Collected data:

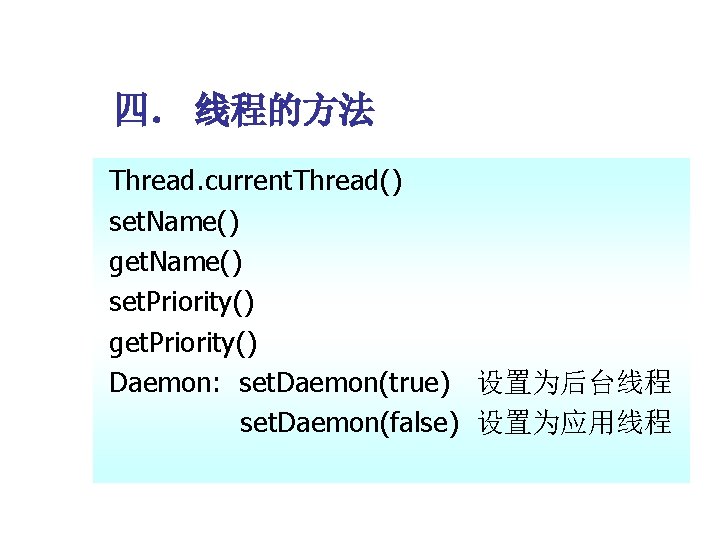 四. 线程的方法

Thread.currentThread()
setName()
getName()
setPriority()
getPriority()
Daemon: setDaemon(true) 设置为后台线程
setDaemon(false) 设置为应用线程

▶ YOUR TASK:
I need every line of the data that has the word "setDaemon"; please list them.

▶ RESPONSE TO THE EXERCISE:
Daemon: setDaemon(true) 设置为后台线程
setDaemon(false) 设置为应用线程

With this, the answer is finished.